Leave out every picture, then transcribe the rest of the listing exactly.

<<<<

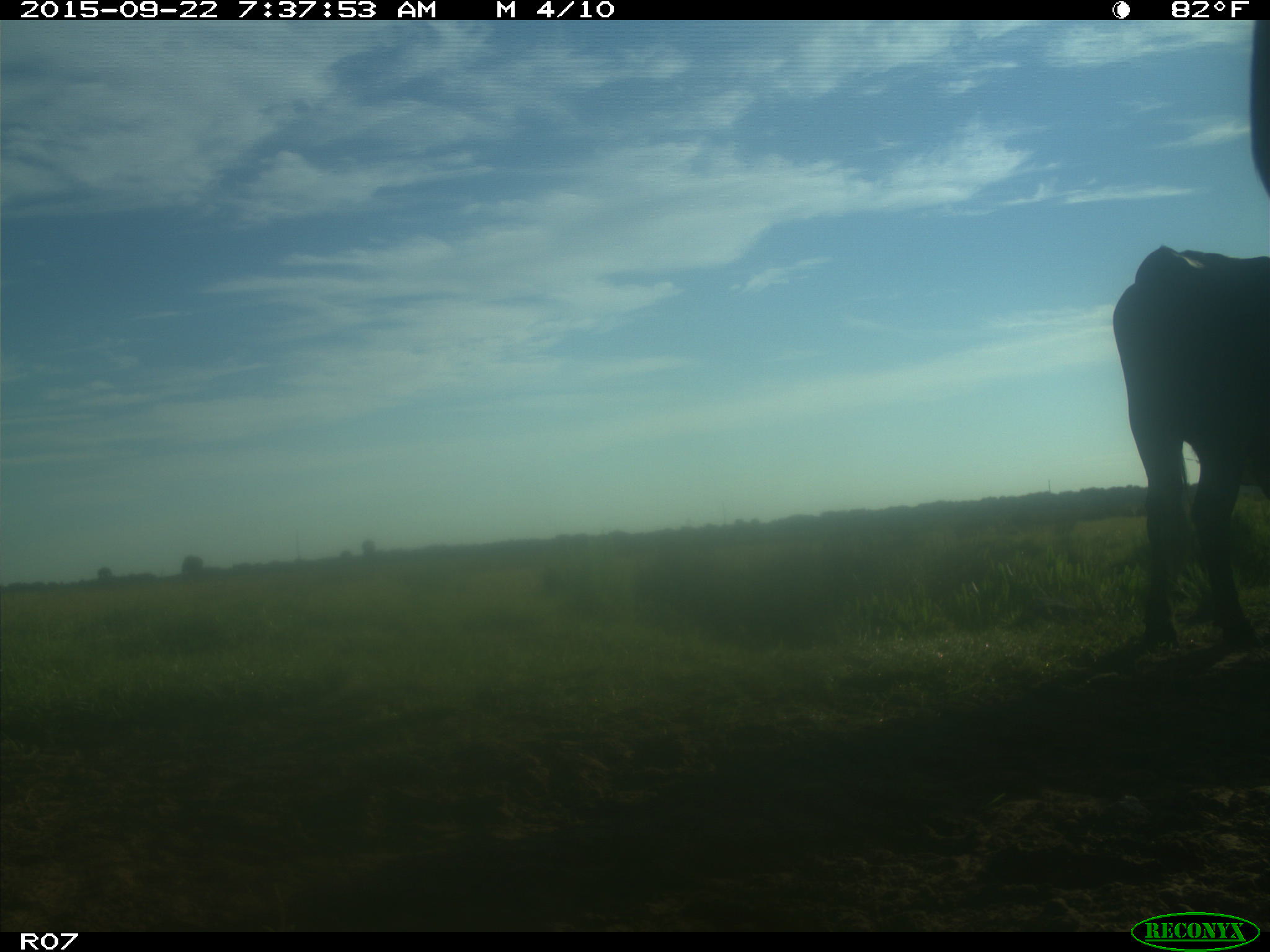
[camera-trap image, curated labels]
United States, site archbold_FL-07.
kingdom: Animalia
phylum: Chordata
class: Mammalia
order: Artiodactyla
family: Bovidae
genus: Bos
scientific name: Bos taurus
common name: domestic cow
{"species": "Bos taurus (domestic cow)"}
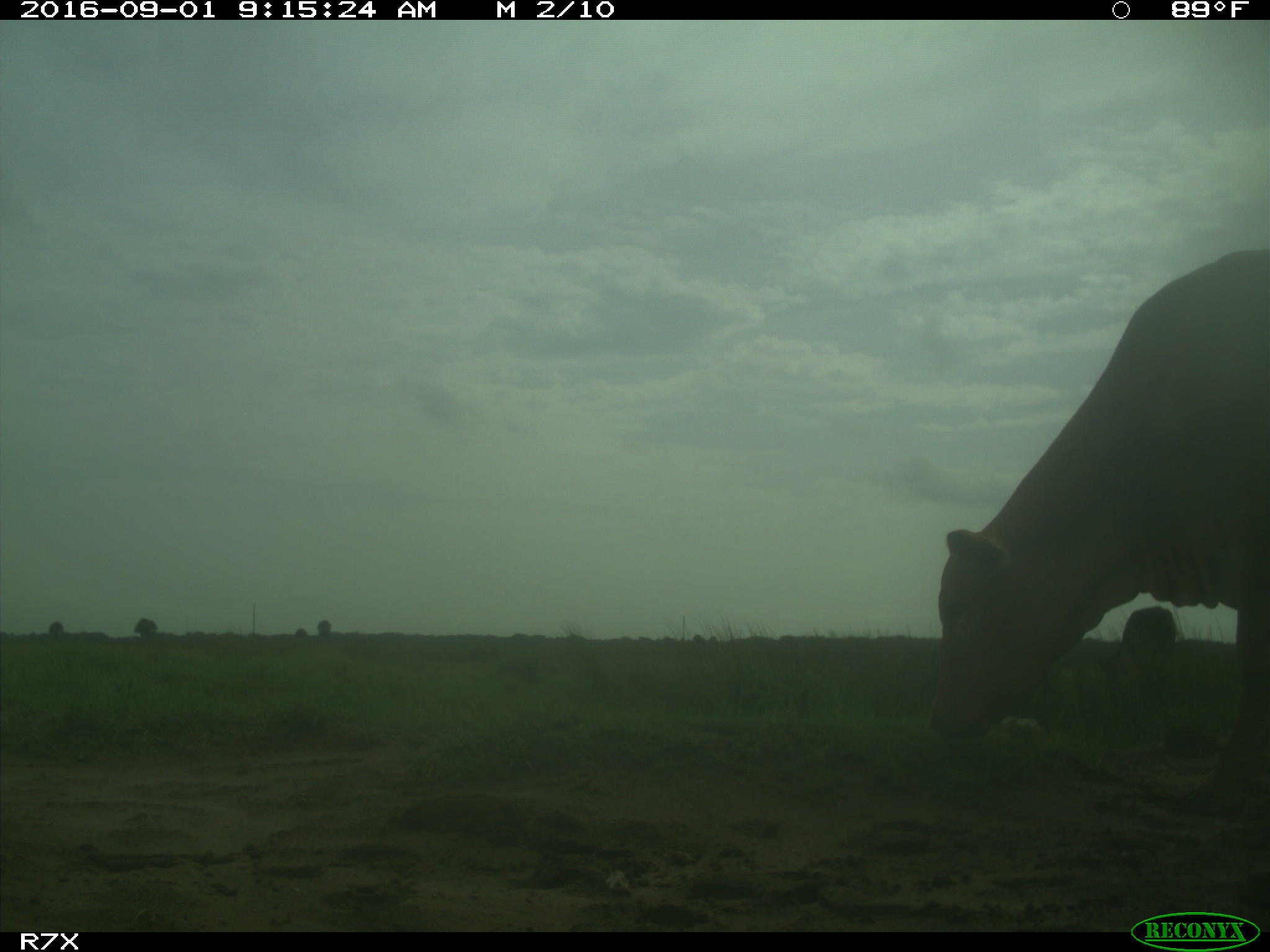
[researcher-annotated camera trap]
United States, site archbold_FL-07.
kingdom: Animalia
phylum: Chordata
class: Mammalia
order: Artiodactyla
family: Bovidae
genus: Bos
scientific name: Bos taurus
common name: domestic cow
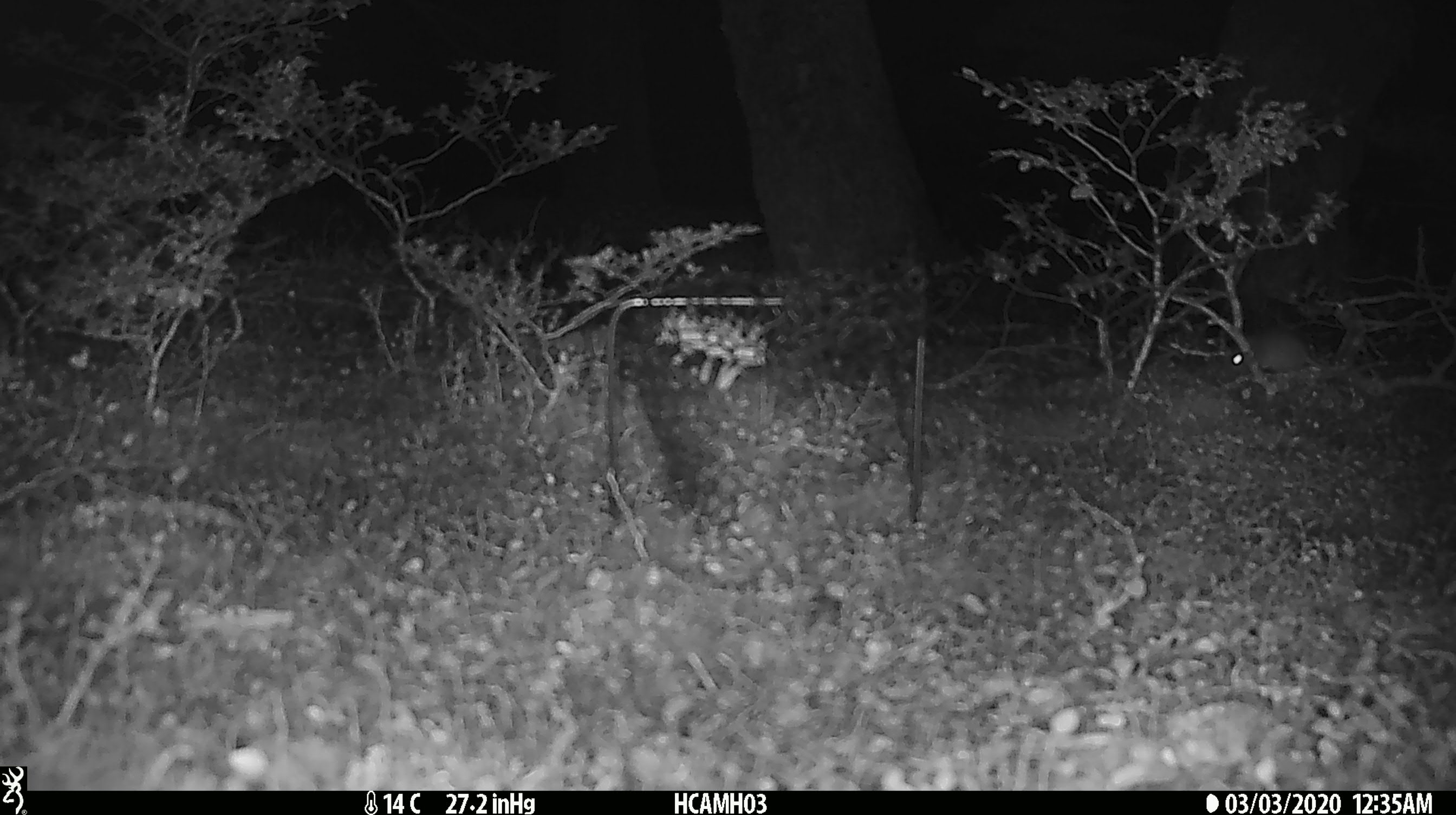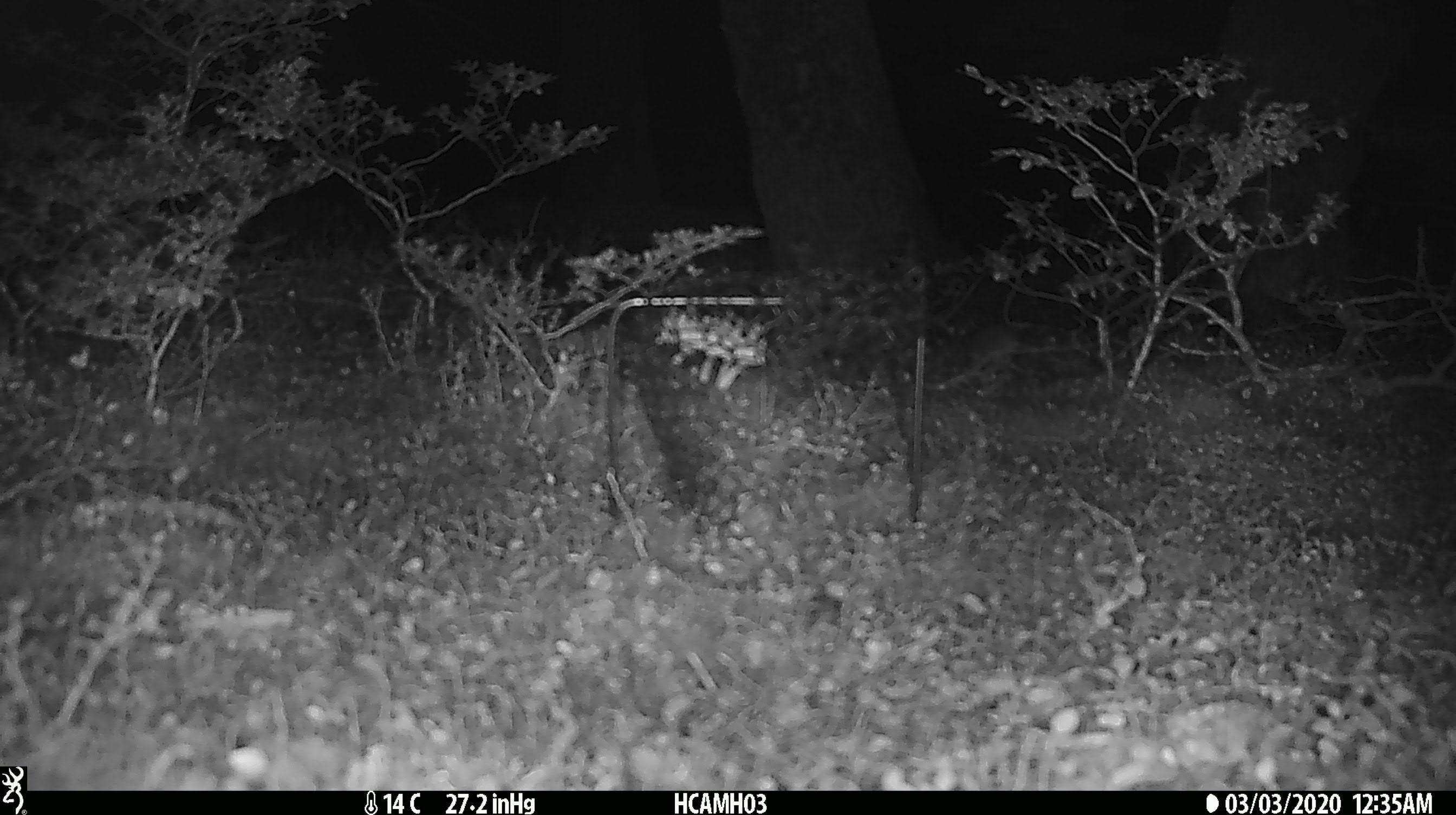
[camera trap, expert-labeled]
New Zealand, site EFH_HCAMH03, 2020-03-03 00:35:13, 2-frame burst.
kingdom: Animalia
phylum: Chordata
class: Mammalia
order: Rodentia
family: Muridae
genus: Mus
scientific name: Mus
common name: mouse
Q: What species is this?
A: Mouse (Mus).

>>>>

■ Completed exercise ■
[camera-trap image, curated labels]
United States, site archbold_FL-07.
kingdom: Animalia
phylum: Chordata
class: Mammalia
order: Artiodactyla
family: Bovidae
genus: Bos
scientific name: Bos taurus
common name: domestic cow
{"species": "Bos taurus (domestic cow)"}
[researcher-annotated camera trap]
United States, site archbold_FL-07.
kingdom: Animalia
phylum: Chordata
class: Mammalia
order: Artiodactyla
family: Bovidae
genus: Bos
scientific name: Bos taurus
common name: domestic cow
[camera trap, expert-labeled]
New Zealand, site EFH_HCAMH03, 2020-03-03 00:35:13, 2-frame burst.
kingdom: Animalia
phylum: Chordata
class: Mammalia
order: Rodentia
family: Muridae
genus: Mus
scientific name: Mus
common name: mouse
Q: What species is this?
A: Mouse (Mus).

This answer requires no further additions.